• [Text section]
+---+
# P5N-E SLI Realtek HD Audio, drivers install correctly, but no sound any tips?



## Q6600 (Sep 3, 2008)

hey there thanks for clicking on my thread :grin:
I have a P5N-E SLI board that has Realtek HD Audio on board, when I use the disc that came with it to install everything installs fine and I have the system tray icon after the requested restart. however no sound is present :upset:, when I put in my Creative Sound Blaster sound card the sound works fine.
I know that the Realtek Audio has LOADS of problems and I have looked in lots of forums including this one but no one seems to have the same problem as me... lots of people aren't able to install at all but like I said mine installs fine and gives no error.
+---+
• [Written exercise A]
Quote the Realtek audio forum thread word for word, starting at "# P5N-E SLI" and ending at "gives no error.".
• [Written exercise B]
Condense the paragraph of the Realtek audio forum thread that begins "I have a P5N-E SLI board" into a short bulleted list that keeps its main facts.
• [Written exercise C]
Write what comes next in the forum thread about the silent Realtek HD Audio, beginning after its final sentence.

• [Record set]
+---+
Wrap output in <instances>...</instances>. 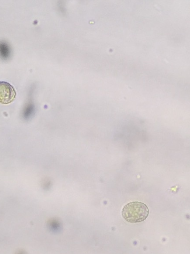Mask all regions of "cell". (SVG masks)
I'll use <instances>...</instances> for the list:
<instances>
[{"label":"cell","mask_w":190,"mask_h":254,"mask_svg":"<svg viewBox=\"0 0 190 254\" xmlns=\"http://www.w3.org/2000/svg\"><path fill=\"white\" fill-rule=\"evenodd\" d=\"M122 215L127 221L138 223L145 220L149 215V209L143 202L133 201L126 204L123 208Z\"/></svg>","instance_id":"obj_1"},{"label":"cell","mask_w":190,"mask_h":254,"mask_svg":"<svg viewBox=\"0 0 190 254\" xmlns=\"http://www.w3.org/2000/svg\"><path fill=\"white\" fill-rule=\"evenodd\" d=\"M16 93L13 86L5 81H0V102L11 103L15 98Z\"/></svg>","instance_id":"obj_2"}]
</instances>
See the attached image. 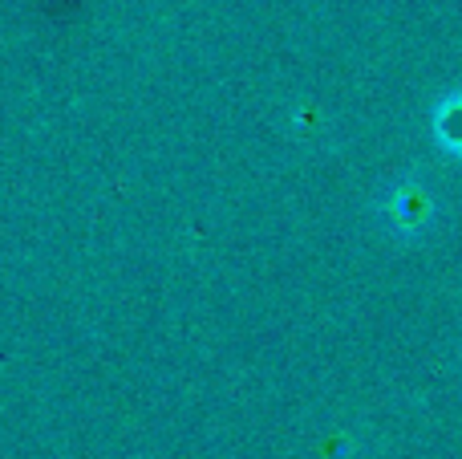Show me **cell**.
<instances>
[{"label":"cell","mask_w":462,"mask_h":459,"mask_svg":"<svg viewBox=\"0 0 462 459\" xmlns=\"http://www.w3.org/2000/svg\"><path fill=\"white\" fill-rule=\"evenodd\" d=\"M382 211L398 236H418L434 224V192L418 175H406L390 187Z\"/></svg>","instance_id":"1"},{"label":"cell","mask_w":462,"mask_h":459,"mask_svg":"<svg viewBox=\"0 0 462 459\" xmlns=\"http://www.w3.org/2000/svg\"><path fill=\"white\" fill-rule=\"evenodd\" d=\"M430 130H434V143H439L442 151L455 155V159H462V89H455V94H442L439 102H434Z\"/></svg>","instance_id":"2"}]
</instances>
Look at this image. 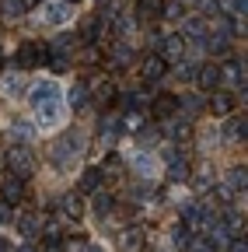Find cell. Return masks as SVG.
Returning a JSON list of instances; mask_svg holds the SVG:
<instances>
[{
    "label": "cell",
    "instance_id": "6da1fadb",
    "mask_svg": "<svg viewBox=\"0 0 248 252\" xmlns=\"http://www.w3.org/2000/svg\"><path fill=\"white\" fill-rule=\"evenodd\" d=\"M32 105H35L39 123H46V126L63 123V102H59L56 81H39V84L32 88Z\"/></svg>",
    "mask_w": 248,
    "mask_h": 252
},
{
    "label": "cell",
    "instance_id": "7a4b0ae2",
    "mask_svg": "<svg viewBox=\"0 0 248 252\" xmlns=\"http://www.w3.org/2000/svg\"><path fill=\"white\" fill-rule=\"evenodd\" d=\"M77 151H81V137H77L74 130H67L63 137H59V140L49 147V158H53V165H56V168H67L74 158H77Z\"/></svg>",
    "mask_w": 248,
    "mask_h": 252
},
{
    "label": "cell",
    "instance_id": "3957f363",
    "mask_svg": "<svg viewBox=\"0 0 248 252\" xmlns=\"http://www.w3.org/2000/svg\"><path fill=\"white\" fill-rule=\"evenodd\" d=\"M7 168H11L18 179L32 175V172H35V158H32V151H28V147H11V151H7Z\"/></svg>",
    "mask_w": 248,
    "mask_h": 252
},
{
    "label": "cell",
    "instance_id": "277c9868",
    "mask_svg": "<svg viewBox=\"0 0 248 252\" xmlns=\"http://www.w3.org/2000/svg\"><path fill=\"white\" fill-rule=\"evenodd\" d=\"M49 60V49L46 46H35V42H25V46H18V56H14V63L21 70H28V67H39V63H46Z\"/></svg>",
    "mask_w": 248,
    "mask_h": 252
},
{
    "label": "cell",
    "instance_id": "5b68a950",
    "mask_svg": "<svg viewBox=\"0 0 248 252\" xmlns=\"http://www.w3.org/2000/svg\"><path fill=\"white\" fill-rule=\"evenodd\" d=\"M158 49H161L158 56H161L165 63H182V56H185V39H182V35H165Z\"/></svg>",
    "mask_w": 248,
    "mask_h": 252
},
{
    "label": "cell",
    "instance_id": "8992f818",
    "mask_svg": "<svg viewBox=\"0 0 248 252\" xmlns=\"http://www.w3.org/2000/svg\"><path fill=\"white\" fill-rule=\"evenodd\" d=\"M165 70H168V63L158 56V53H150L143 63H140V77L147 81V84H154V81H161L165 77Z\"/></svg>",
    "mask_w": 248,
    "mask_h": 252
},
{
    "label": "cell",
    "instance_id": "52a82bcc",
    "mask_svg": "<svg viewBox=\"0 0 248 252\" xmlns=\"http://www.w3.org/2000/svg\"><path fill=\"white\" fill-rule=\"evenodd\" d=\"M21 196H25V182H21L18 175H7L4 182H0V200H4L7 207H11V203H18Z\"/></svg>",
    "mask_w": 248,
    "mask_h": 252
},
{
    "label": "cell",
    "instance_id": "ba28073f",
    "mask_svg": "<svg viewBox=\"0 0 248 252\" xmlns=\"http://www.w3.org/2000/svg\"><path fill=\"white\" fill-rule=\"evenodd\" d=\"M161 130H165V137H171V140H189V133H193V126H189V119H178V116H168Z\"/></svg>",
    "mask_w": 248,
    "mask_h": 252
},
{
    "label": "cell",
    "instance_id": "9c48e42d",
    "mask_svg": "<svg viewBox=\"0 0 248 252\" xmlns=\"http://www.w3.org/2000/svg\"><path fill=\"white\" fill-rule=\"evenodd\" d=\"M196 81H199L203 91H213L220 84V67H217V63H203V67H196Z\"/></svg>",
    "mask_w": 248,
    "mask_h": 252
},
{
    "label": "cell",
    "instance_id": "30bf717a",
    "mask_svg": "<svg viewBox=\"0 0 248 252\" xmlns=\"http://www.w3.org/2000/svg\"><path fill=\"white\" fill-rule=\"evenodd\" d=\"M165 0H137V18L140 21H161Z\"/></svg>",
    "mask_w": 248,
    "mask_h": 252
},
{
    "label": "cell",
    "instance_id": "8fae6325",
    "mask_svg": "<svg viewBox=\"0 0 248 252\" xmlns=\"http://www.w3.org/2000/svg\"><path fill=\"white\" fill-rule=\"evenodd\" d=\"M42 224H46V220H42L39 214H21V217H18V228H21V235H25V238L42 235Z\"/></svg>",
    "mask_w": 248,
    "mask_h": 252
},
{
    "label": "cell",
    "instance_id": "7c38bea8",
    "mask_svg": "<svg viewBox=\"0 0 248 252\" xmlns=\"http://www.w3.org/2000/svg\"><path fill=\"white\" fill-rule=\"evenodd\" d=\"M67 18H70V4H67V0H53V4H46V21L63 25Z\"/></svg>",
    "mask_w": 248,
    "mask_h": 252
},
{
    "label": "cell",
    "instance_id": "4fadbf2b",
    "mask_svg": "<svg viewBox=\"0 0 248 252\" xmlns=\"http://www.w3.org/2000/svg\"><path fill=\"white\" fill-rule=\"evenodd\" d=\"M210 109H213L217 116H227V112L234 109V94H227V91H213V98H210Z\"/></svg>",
+---+
• [Output A]
# P5N-E SLI Realtek HD Audio, drivers install correctly, but no sound any tips?



## Q6600 (Sep 3, 2008)

hey there thanks for clicking on my thread :grin:
I have a P5N-E SLI board that has Realtek HD Audio on board, when I use the disc that came with it to install everything installs fine and I have the system tray icon after the requested restart. however no sound is present :upset:, when I put in my Creative Sound Blaster sound card the sound works fine.
I know that the Realtek Audio has LOADS of problems and I have looked in lots of forums including this one but no one seems to have the same problem as me... lots of people aren't able to install at all but like I said mine installs fine and gives no error.

• [Output B]
- The board is a P5N-E SLI with onboard Realtek HD Audio.
- Installing from the included disc works without problems, and the system tray icon appears after the requested restart.
- No sound is produced.
- With a Creative Sound Blaster sound card installed, sound works fine.

• [Output C]
I have also tried the sound drivers on Asus' website but after downloading about 3 or 4 different editions I found that pretty much all those drivers were not Realtek at all :4-dontkno they were SoundMax....:sigh::sigh:
any and all help is appreciated very much, thanks in advance
ps I am using XP SP3 and I had this same problem before I went from XP SP2 to SP3.


----------



## FreoHeaveho (Aug 22, 2006)

Is this a fresh install? Set a restore point and then please uninstall all drivers you have installed and then download PC WIzard from my sig and install and run it. Then go to FILE, SAVE AS and click OK. Then copy that text into this thread.

Cheers.


----------



## DenJFast (Sep 24, 2008)

I have same problem. ReInstalled chipset and audio drivers, etc. No sound. Worked fine until about a week ago. Do not know what precipitated the change.

Mainboard :	Asus P5N-E SLI
Chipset :	nVidia nForce 650i SLI SPP
Processor :	Intel Core 2 Duo E6600 @ 2400 MHz
Physical Memory :	4096 MB (2 x 2048 DDR2-SDRAM )
Video Card :	NVIDIA GeForce 8400 GS
Hard Disk :	Disk (251 GB)
Hard Disk :	Maxtor (82 GB)
Hard Disk :	WDC (320 GB)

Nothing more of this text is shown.